- Bhattian Location in Punjab, India Bhattian Bhattian (India)
- Coordinates: 31°04′12″N 75°46′45″E﻿ / ﻿31.0701063°N 75.7790297°E
- Country: India
- State: Punjab
- District: Jalandhar
- Tehsil: Phillaur

Government
- • Type: Panchayat raj
- • Body: Gram panchayat
- Elevation: 246 m (807 ft)

Population (2011)
- • Total: 687
- Sex ratio 354/333 ♂/♀

Languages
- • Official: Punjabi
- Time zone: UTC+5:30 (IST)
- PIN: 144410
- Telephone code: 01826
- ISO 3166 code: IN-PB
- Vehicle registration: PB 37
- Post office: Phillaur
- Website: jalandhar.nic.in

= Bhattian =

Bhattian is a village in the Phillaur tehsil of Jalandhar District of the Indian state of Punjab. It is located on 8 km from the head postal office in Phillaur, 7.5 km from Goraya, 50 km from Jalandhar, and 117 km from the state capital of Chandigarh. The village is administered by the Sarpanch, an elected representative.

== Demographics ==
According to the 2011 Census, Bhatian has a population of 687. The village has a literacy rate of 78.77%, higher than the average literacy rate of Punjab.

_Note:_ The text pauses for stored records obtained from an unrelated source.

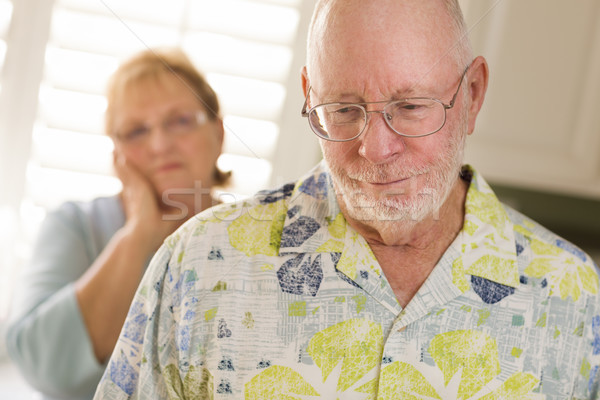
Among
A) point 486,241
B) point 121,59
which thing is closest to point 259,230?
point 486,241

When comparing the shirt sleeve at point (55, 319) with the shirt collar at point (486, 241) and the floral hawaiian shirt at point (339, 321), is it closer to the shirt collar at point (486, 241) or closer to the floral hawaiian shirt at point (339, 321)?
the floral hawaiian shirt at point (339, 321)

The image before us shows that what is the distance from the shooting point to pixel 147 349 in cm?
73

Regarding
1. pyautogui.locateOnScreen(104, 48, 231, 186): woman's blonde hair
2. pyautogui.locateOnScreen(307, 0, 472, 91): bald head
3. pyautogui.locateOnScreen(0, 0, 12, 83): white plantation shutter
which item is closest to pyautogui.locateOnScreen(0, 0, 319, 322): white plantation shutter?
pyautogui.locateOnScreen(0, 0, 12, 83): white plantation shutter

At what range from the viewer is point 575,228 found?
1679 millimetres

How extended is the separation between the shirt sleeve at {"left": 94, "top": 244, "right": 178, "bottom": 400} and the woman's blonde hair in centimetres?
36

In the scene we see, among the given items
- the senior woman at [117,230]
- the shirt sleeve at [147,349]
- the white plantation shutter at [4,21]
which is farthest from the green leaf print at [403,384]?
the white plantation shutter at [4,21]

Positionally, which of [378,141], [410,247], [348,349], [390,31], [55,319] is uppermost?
[390,31]

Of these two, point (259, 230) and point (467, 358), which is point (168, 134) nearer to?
point (259, 230)

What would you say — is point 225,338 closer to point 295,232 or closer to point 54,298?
point 295,232

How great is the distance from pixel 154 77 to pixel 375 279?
566 millimetres

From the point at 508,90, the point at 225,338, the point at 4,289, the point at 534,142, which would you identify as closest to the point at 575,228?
the point at 534,142

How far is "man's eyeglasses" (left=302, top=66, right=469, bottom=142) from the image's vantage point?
2.23 feet

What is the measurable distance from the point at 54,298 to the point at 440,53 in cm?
69

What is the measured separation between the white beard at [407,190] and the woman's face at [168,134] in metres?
0.30
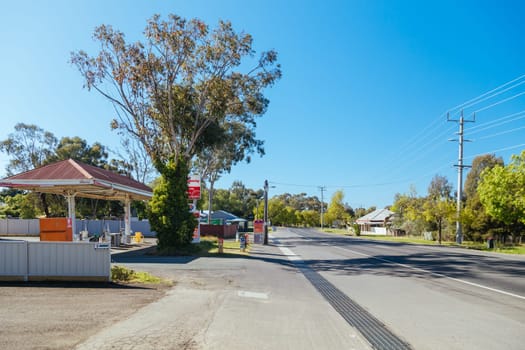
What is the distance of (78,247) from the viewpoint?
11375mm

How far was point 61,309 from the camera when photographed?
7895mm

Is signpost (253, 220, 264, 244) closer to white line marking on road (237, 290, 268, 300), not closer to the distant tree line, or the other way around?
the distant tree line

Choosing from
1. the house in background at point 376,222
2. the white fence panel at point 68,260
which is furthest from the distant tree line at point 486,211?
the white fence panel at point 68,260

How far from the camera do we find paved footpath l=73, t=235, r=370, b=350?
599 centimetres

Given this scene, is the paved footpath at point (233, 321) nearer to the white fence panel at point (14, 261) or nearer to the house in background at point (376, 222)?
the white fence panel at point (14, 261)

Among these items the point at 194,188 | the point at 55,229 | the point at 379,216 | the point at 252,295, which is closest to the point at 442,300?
the point at 252,295

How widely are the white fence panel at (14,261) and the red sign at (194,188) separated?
43.3 ft

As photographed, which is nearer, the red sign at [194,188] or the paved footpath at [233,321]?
the paved footpath at [233,321]

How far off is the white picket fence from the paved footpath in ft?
7.45

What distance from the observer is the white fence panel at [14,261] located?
36.9 feet

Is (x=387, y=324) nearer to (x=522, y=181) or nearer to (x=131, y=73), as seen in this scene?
(x=131, y=73)

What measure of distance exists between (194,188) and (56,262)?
13.6 metres

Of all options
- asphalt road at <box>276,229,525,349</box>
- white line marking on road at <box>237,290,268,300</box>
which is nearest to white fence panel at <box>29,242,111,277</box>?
white line marking on road at <box>237,290,268,300</box>

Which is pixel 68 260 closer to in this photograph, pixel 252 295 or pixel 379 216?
pixel 252 295
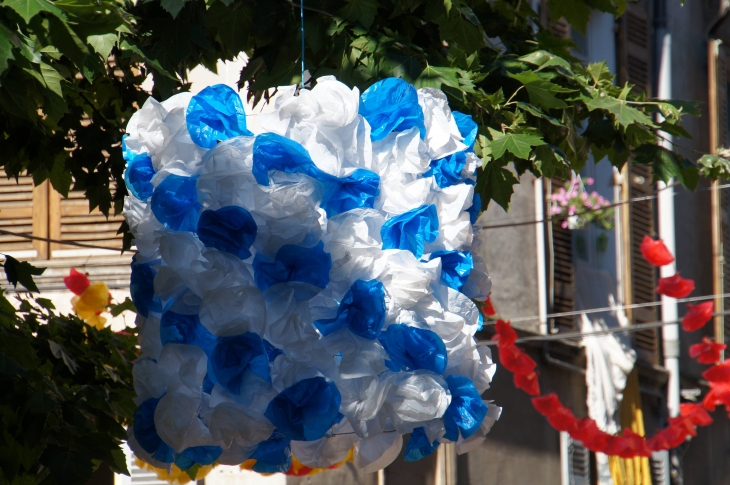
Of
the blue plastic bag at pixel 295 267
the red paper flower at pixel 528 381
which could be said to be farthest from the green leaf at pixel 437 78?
the red paper flower at pixel 528 381

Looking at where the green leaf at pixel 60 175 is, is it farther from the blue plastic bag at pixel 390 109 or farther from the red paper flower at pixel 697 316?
the red paper flower at pixel 697 316

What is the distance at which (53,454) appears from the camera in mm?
3729

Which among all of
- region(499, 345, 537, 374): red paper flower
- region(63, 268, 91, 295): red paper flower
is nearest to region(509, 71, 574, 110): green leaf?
region(63, 268, 91, 295): red paper flower

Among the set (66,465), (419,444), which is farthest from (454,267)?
(66,465)

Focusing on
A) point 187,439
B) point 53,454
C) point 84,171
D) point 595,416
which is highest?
point 84,171

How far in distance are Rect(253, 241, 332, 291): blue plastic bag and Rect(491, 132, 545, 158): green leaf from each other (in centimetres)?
155

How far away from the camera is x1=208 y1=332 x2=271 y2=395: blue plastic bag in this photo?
2355 millimetres

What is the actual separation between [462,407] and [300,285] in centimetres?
48

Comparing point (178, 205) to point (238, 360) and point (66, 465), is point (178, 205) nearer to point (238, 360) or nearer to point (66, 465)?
point (238, 360)

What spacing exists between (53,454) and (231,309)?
1.63m

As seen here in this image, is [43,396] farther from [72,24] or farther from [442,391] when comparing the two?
[442,391]

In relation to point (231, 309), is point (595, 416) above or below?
below

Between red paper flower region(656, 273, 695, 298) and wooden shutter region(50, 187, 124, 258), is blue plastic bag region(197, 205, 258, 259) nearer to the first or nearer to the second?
wooden shutter region(50, 187, 124, 258)

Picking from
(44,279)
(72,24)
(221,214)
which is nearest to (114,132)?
(72,24)
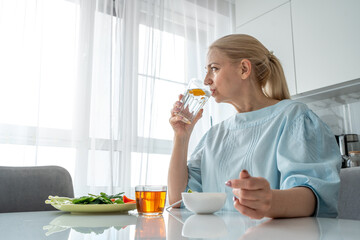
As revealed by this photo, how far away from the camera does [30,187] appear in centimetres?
121

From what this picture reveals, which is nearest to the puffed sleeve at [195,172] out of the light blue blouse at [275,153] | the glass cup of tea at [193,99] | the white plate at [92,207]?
the light blue blouse at [275,153]

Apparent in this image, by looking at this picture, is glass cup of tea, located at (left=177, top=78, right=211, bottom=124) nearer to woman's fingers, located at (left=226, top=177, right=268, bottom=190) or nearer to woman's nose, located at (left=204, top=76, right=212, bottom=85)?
woman's nose, located at (left=204, top=76, right=212, bottom=85)

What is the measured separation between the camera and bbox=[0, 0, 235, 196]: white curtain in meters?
2.08

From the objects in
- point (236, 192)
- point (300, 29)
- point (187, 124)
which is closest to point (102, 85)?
point (187, 124)

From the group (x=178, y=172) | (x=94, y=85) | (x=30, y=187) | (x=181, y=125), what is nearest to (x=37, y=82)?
(x=94, y=85)


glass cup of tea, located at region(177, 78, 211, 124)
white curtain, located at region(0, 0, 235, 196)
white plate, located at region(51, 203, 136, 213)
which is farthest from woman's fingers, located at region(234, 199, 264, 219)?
white curtain, located at region(0, 0, 235, 196)

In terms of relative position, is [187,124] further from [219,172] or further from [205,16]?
[205,16]

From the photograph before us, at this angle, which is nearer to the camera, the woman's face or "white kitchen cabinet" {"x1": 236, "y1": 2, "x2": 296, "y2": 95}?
the woman's face

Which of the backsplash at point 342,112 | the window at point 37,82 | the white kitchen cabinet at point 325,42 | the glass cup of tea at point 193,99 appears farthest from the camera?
the backsplash at point 342,112

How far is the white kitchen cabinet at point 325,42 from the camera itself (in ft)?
7.08

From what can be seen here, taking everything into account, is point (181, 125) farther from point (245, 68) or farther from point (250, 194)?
point (250, 194)

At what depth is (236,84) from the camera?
4.23 ft

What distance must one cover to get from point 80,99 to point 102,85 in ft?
0.64

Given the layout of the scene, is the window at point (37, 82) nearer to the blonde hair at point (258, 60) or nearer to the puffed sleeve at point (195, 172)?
the puffed sleeve at point (195, 172)
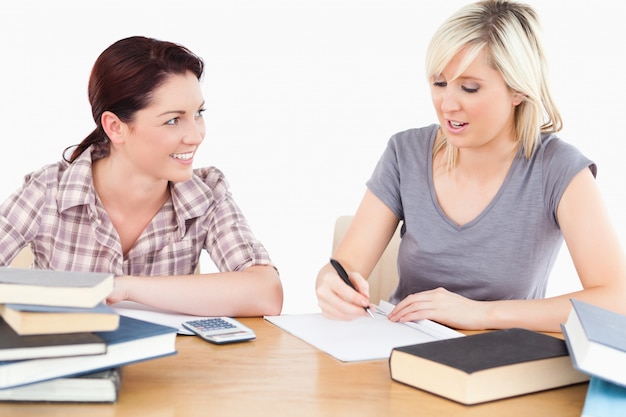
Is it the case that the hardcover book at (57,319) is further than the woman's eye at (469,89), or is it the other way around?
the woman's eye at (469,89)

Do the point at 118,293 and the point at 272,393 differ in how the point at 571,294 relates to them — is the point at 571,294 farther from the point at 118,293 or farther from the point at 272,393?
the point at 118,293

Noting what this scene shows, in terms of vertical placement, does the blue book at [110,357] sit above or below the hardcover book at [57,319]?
below

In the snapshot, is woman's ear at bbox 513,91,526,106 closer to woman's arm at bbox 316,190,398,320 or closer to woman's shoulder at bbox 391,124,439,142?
woman's shoulder at bbox 391,124,439,142

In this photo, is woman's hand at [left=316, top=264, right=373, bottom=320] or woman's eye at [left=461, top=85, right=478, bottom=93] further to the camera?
woman's eye at [left=461, top=85, right=478, bottom=93]

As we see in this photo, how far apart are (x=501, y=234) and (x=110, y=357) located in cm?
113

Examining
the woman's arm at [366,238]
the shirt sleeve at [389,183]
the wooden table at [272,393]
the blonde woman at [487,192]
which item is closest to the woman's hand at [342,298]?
the blonde woman at [487,192]

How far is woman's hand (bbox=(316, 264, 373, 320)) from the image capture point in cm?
152

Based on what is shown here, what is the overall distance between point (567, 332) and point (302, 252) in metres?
2.62

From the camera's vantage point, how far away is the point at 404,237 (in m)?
2.01

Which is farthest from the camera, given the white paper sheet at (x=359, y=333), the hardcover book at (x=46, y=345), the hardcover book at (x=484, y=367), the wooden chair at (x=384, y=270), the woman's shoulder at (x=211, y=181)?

79.04% of the population belongs to a Schedule Caste (SC).

== Education ==
The village has a co-ed primary school (Pri Bhattian School) which provide a mid-day meal as per the Indian Midday Meal Scheme.

== Transport ==
Bhattian has a railway station which is 7.5 km from Phillaur Junction and 9 km away from the Goraya railway station.

The nearest airport is located 36.6 km away in Ludhiana. The nearest international airport is in Chandigarh.